■ **Butir Tugas A**:
Jawablah pertanyaan berikut berdasarkan teks tentang kebijakan kriminalisasi.
(i) Tanggal berapa yang tercantum pada teks tersebut?
(ii) Menurut teks, kebijakan kriminalisasi pada hakikatnya merupakan bagian dari kebijakan apa?
(iii) Kebijakan untuk menanggulangi kejahatan dengan sanksi pidana harus dipadukan dengan apa?

■ **Kutipan Teks**:
- - - - - - -

Laman

Tekad dan Komitmen adalah Kunci Mencapai Keberhasilan...

Jumat, 21 September 2012

Kebijakan Kriminalisasi dalam Hukum Pidana

Kebijakan kriminalisasi merupakan menetapkan perbuatan yang semula bukan tindak pidana menjadi suatu tindak pidana dalam aturan perundang-undangan. Pada hakikatnya kebijakan kriminalisasi merupakan bagian dari kebijakan kriminal dengan menggunakan sarana hukum pidana, dan oleh karena itu termasuk bagian dari kebijakan hukum pidana.[1] Dalam rangka menanggulangi kejahatan diperlukakan berbagai sarana sebagai reaksi yang dapat diberikan kepada pelaku kejahatan berupa pidana. Karena, pidana masih dianggap relevan untuk menanggulangi kejahatan, meski masih banyak reaksi lain yang berupa non-pidana dalam menanggulangi kejahatan. Pidana sebagai sarana pengendalian kejahatan diperlukan adanya konsepsi politik dalam hukum pidana yakni mengadakan pemilihan untuk mencapai hasil perundang-undangan pidana yang sesuai dengan keadaan dan situasi pada suatu waktu dan untuk masa-masa yang akan datang.[2] Konsepsi politik hukum pidana untuk menanggulangi kejahatan, disamping melalui pembuatan produk hukum berupa pembuatan undang-undang hukum
pidana tidak lepas juga dengan usaha menuju kesejahteraan masyarakat melalui kebijakan sosial (social policy). Hal ini berarti kebijakan untuk menanggulangi kejahatan  dengan menggunakan sanksi pidana, harus pula dipadukan dengan usaha-usaha lain yang bersifat non-penal.

- - - - - - -

■ **Bahan Sumber**:
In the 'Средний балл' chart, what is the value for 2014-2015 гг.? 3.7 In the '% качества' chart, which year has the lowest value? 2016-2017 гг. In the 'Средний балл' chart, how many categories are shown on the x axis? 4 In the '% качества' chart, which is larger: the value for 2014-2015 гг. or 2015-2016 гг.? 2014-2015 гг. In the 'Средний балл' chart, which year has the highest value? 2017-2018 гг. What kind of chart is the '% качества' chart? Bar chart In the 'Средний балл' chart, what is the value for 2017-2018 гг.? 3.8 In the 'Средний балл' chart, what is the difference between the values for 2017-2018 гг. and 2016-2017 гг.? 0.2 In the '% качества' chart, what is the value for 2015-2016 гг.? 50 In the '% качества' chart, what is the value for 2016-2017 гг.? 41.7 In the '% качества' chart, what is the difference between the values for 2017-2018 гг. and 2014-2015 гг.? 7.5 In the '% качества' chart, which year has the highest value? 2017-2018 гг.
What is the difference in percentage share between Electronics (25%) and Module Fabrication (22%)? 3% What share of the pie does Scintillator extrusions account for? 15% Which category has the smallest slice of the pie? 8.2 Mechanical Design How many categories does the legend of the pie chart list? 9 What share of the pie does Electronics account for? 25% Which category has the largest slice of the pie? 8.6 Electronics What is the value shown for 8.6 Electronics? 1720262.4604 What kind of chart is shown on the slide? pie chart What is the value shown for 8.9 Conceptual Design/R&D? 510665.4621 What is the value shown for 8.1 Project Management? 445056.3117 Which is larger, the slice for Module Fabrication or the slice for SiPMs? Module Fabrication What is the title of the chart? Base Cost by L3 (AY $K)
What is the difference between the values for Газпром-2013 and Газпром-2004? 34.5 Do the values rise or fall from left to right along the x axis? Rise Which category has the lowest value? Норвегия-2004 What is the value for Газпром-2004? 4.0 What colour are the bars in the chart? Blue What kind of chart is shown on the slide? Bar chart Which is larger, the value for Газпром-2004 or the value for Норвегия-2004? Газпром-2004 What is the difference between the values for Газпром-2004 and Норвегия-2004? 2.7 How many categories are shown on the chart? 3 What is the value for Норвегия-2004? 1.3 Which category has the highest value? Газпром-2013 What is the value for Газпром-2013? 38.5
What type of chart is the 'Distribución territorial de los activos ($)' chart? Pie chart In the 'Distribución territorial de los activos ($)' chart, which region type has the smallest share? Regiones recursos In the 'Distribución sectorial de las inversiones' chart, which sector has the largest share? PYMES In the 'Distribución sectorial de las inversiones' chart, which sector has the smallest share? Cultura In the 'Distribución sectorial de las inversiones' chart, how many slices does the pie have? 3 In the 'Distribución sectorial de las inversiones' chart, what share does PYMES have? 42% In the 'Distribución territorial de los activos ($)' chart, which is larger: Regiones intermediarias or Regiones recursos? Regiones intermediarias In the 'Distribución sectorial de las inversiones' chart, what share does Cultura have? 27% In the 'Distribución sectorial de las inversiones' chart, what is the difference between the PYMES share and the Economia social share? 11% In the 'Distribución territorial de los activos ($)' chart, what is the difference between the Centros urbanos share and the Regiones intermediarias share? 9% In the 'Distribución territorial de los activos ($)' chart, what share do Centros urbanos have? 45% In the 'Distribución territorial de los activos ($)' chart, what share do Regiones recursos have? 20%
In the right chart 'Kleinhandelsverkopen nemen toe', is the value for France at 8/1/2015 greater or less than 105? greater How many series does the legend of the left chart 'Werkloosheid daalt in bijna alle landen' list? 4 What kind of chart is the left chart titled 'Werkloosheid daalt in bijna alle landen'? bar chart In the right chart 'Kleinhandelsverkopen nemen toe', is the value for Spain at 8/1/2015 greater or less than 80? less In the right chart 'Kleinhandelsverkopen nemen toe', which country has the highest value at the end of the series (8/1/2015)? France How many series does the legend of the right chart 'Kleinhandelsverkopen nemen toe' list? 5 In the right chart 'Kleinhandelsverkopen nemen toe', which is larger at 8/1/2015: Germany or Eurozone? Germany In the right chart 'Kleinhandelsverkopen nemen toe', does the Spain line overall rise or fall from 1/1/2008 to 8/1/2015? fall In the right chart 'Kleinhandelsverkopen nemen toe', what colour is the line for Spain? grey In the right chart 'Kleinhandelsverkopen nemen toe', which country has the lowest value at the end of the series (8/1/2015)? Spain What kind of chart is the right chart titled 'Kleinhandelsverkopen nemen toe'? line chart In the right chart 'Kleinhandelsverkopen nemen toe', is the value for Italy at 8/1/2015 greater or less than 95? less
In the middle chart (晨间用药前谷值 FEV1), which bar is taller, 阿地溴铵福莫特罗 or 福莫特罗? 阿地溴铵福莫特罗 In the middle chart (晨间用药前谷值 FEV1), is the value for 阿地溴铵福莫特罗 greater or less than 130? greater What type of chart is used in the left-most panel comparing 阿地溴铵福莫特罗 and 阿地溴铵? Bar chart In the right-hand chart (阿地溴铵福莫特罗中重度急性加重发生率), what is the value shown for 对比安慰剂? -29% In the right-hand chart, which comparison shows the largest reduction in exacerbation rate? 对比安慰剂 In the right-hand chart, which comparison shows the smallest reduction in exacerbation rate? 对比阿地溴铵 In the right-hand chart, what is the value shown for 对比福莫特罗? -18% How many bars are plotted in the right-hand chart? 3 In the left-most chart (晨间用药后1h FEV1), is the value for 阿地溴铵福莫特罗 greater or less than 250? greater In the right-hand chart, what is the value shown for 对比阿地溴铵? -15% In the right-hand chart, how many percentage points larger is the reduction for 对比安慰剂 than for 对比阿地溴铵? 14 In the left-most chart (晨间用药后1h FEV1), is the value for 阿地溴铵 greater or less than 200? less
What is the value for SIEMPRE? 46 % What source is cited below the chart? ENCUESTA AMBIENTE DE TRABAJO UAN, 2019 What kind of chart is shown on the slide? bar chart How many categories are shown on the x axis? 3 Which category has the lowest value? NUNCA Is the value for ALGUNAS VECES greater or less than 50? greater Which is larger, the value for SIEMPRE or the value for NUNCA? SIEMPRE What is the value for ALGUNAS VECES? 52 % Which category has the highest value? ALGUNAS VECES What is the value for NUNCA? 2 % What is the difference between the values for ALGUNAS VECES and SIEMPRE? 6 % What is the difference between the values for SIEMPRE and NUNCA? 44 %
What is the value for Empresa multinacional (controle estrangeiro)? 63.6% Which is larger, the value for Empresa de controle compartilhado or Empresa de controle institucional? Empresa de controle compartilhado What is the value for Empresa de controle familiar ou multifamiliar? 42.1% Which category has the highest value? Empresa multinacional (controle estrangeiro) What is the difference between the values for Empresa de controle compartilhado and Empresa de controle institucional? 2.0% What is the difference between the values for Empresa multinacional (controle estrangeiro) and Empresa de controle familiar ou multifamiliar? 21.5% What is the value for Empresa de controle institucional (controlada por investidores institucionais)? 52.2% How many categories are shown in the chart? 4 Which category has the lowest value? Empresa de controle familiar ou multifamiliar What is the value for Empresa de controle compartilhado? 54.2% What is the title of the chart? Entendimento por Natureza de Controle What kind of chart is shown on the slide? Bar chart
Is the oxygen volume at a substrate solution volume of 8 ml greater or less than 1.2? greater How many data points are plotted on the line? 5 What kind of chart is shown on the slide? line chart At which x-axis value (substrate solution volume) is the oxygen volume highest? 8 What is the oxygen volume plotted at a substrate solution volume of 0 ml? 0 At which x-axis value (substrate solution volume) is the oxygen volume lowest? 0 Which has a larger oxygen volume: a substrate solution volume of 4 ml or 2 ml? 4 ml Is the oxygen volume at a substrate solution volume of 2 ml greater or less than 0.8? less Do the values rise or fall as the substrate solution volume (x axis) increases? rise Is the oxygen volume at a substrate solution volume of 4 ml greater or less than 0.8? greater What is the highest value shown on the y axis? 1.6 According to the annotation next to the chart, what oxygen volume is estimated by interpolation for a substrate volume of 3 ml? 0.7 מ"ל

- - - - - - -

■ **Butir Tugas B**:
Ambil dari catatan setiap baris yang memuat kata "bars", lalu salin baris tersebut.

■ **Kotak Jawaban A**:
(i) Jumat, 21 September 2012.
(ii) Kebijakan kriminalisasi merupakan bagian dari kebijakan kriminal yang menggunakan sarana hukum pidana, sehingga termasuk bagian dari kebijakan hukum pidana.
(iii) Kebijakan itu harus dipadukan dengan usaha-usaha lain yang bersifat non-penal.

■ **Kotak Jawaban B**:
What is the difference between the values for Газпром-2013 and Газпром-2004? 34.5 Do the values rise or fall from left to right along the x axis? Rise Which category has the lowest value? Норвегия-2004 What is the value for Газпром-2004? 4.0 What colour are the bars in the chart? Blue What kind of chart is shown on the slide? Bar chart Which is larger, the value for Газпром-2004 or the value for Норвегия-2004? Газпром-2004 What is the difference between the values for Газпром-2004 and Норвегия-2004? 2.7 How many categories are shown on the chart? 3 What is the value for Норвегия-2004? 1.3 Which category has the highest value? Газпром-2013 What is the value for Газпром-2013? 38.5
In the middle chart (晨间用药前谷值 FEV1), which bar is taller, 阿地溴铵福莫特罗 or 福莫特罗? 阿地溴铵福莫特罗 In the middle chart (晨间用药前谷值 FEV1), is the value for 阿地溴铵福莫特罗 greater or less than 130? greater What type of chart is used in the left-most panel comparing 阿地溴铵福莫特罗 and 阿地溴铵? Bar chart In the right-hand chart (阿地溴铵福莫特罗中重度急性加重发生率), what is the value shown for 对比安慰剂? -29% In the right-hand chart, which comparison shows the largest reduction in exacerbation rate? 对比安慰剂 In the right-hand chart, which comparison shows the smallest reduction in exacerbation rate? 对比阿地溴铵 In the right-hand chart, what is the value shown for 对比福莫特罗? -18% How many bars are plotted in the right-hand chart? 3 In the left-most chart (晨间用药后1h FEV1), is the value for 阿地溴铵福莫特罗 greater or less than 250? greater In the right-hand chart, what is the value shown for 对比阿地溴铵? -15% In the right-hand chart, how many percentage points larger is the reduction for 对比安慰剂 than for 对比阿地溴铵? 14 In the left-most chart (晨间用药后1h FEV1), is the value for 阿地溴铵 greater or less than 200? less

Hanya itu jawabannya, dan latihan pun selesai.